My impression is that Craig gets MMP. He told me there's nothing certain about the Conservatives being anyone's coalition partner; he says he has something in common with just about every party and when I mentioned the Greens' model of independence and memorandums of understanding, he nodded energetically.
It's been easy this past week to dismiss Craig, and roll your eyes as Key did. But he's right that he has cross-over with every party, and therefore the potential to pull voters from every party. People talk vaguely about the ACT vote and certainly he'll pull from the soft National vote. He could be a real threat to New Zealand First and their elderly base.
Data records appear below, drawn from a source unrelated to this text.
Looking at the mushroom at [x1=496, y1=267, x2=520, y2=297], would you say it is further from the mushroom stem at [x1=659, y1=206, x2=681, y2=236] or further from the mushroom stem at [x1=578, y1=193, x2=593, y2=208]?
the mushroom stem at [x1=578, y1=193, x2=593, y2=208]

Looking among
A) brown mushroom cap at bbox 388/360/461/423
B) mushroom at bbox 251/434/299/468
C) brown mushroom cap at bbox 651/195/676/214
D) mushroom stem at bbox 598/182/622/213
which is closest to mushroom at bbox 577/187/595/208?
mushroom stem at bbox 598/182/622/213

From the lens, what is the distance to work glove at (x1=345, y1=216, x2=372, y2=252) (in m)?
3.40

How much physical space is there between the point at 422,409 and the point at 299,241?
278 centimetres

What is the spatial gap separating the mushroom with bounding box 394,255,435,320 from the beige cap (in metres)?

But he tells me most of his members in Northland are Maori, and imagine how his message will go down in the P.I. churches, so he may well chip votes from the left as well.
Don't get me wrong; he's clunky on race. Look at this from an election flyer:
By way of background, I am not Maori (yep, it’s true, and you probably guessed it from my white looking face), but I have had the benefit of a lot of positive multicultural interaction and I like Maori people.
He might as well have just said 'some of my best friends are Maori'. But the policy thrust will make some in-roads until his message improves.
Take this example: One Conservative policy is no pay without work. He wants to cut the welfare state and like Paula Bennett thinks parents are better working. How does that hold with the family values message? He reckons kids do better when the household is richer, so after the first year you really should be working, regardless.
Paying parents to stay home? Nah. Because that takes money out of someone else's pocket.
So economics trumps morality on that one. But where are the jobs then?
The government will have to create them, he says. Start by planting forests. It's the sugarbag years all over again.
But the thing to note is that there's no trite devotion to the markets. Here's a small government man promising bigger government when it comes to job creation. Listen to him talk about job creation in the north and you could be listening to Hone Harawira.
Or rather, Rob Muldoon.
I know, you couldn't think of a wilder comparison. That grinning nobody from Rodney like the grumpy, fierce King of New Zealand? At face value, they're miles apart.
But what is the Conservative Party if not the National Party circa 1975? Conservative yet interventionist, with a 'we know best' streak a mile wide. A friend of the farmer and enemy of the rule breaker, a bit populist, and a lot old school. This is the 'old right' -- the sort of thing National used to be pre-Ruth Richardson.
And as all things go in cycles, I suspect there's an appetite for a bit of that these days. My bet is that the Conservatives will be up in the next polls.